═════ PAGE EXTRACT ═════
Feedback requested on new Logging specification

Re: Feedback requested on new Logging specification

by Martín Langhoff -
Number of replies: 4
Performance performance performance! smile

Jokes aside, there is one thing that I don't see discussed there, and I think is quite central: differentiated handling of old logs vs recent logs (vs very old logs?).

We want to write them out fast and low-overhead. Whatever this storage is, it won't be query-able, or will have restrictions.

So at least we should say: our read/query log API is not guaranteed to see the very latest entries. In fact, you probably can't see the last 5m of activity - deal with it.

Anything that wants to see the very latest entries needs perhaps a different approach. Perhaps the logging layer has some pre-cooked hardcodes bits that are tailored to run fast (keep a list of recently seen usernames, keep a tally of pages loaded in the last N minutes), or modules could register a callback.

Either way, these are hot paths. A bit of, ahem, not entirely thought through code here can throw the handbrake on. Big time.
In reply to Martín Langhoff

Re: Feedback requested on new Logging specification

by Martín Langhoff -
To add an example or two.
═════ INFORMATION GIVEN ═════
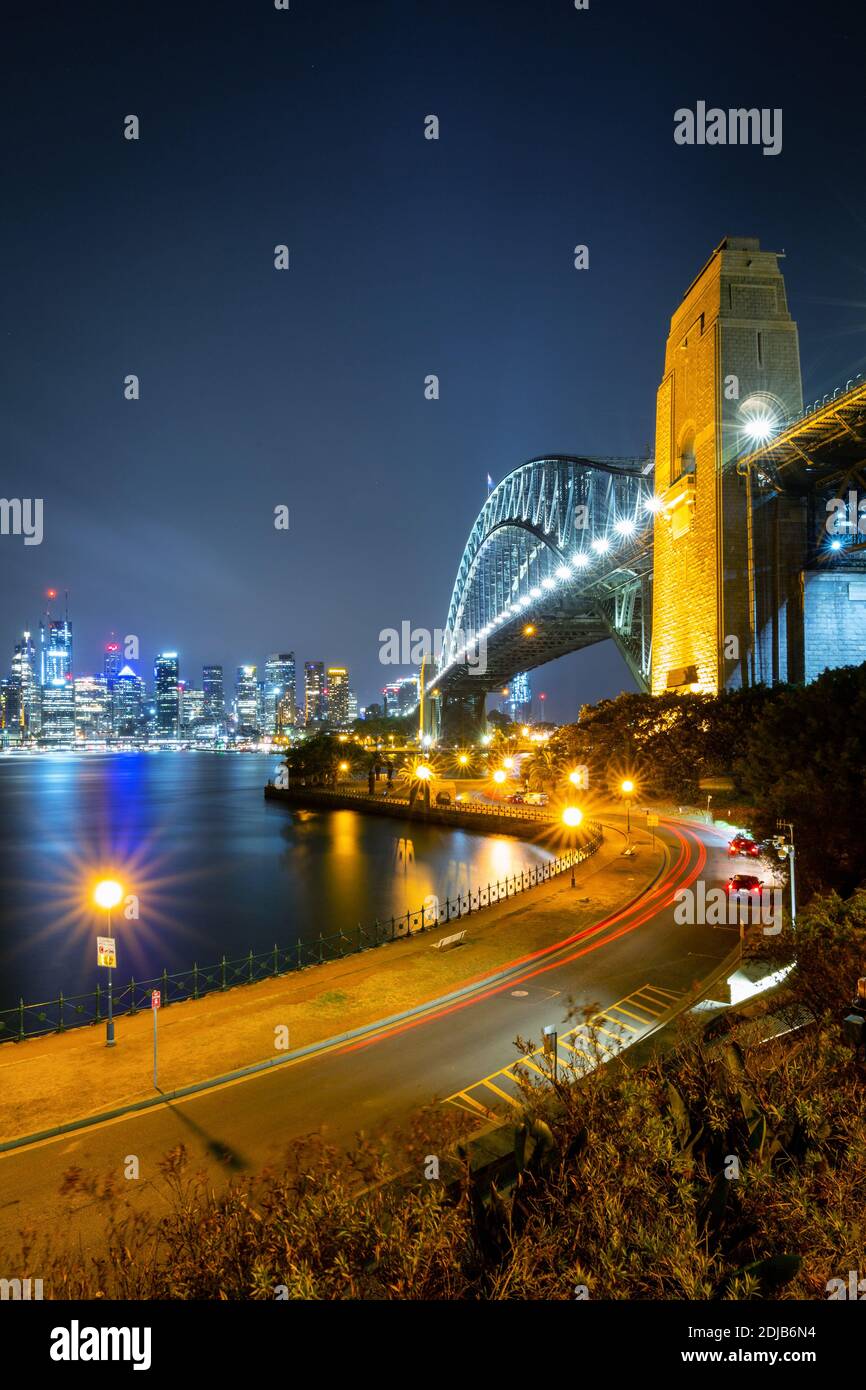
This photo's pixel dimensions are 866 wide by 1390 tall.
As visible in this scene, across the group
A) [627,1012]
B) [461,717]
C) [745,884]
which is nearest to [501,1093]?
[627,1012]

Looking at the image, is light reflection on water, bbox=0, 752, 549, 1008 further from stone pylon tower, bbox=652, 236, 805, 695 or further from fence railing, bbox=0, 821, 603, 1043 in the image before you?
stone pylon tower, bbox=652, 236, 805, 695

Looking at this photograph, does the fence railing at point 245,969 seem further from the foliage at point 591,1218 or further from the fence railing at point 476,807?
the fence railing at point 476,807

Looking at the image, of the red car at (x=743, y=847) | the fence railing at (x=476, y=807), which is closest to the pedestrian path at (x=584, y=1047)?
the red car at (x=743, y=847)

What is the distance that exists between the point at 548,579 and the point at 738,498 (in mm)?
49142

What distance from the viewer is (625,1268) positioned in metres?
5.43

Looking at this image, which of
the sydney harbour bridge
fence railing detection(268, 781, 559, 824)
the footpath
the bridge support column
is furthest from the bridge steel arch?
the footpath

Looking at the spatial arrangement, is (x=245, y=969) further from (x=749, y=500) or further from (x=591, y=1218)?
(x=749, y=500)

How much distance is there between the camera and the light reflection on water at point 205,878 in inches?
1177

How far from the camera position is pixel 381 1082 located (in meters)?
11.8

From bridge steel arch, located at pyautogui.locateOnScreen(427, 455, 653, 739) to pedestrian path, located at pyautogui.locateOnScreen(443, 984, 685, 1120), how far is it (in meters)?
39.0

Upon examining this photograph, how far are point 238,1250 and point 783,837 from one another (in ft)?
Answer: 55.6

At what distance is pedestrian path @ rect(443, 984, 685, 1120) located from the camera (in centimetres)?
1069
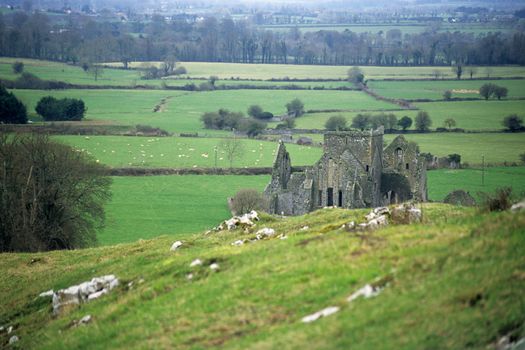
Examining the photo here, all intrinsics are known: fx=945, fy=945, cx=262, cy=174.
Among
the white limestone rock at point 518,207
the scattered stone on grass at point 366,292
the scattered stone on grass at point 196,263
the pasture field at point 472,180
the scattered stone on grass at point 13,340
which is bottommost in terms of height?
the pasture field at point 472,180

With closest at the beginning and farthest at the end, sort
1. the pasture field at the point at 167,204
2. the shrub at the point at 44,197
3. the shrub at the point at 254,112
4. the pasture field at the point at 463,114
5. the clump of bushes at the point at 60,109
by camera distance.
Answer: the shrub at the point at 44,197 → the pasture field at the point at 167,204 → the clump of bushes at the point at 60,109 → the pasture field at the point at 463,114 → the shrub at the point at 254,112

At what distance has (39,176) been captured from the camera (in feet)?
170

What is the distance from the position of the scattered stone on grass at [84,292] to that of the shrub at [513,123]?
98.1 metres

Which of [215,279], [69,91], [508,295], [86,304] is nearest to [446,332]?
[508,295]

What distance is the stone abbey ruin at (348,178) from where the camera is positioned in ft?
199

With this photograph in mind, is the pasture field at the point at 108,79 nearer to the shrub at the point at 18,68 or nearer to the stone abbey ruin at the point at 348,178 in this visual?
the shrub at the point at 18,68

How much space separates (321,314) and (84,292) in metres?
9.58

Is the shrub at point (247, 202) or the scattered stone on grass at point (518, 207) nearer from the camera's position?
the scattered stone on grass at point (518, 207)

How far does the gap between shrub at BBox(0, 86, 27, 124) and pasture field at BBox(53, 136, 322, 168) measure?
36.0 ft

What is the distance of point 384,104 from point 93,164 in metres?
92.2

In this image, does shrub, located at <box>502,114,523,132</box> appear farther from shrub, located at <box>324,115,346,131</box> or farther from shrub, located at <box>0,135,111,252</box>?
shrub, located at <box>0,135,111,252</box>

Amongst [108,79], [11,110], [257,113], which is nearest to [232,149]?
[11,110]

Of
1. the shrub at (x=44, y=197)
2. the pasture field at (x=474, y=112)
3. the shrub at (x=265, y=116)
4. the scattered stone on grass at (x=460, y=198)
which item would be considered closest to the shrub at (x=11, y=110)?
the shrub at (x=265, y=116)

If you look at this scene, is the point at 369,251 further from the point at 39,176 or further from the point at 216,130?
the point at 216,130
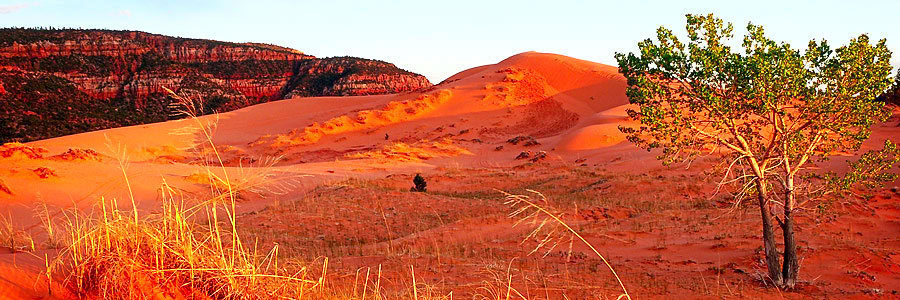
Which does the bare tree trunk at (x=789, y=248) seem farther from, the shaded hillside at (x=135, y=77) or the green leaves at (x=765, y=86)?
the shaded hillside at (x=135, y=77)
═════
TO BE DONE: Please retype the logging thread word for word, between "So at least" and "register a callback.", inclusive. You won't need the records for this.

TASK RESPONSE:
So at least we should say: our read/query log API is not guaranteed to see the very latest entries. In fact, you probably can't see the last 5m of activity - deal with it.

Anything that wants to see the very latest entries needs perhaps a different approach. Perhaps the logging layer has some pre-cooked hardcodes bits that are tailored to run fast (keep a list of recently seen usernames, keep a tally of pages loaded in the last N minutes), or modules could register a callback.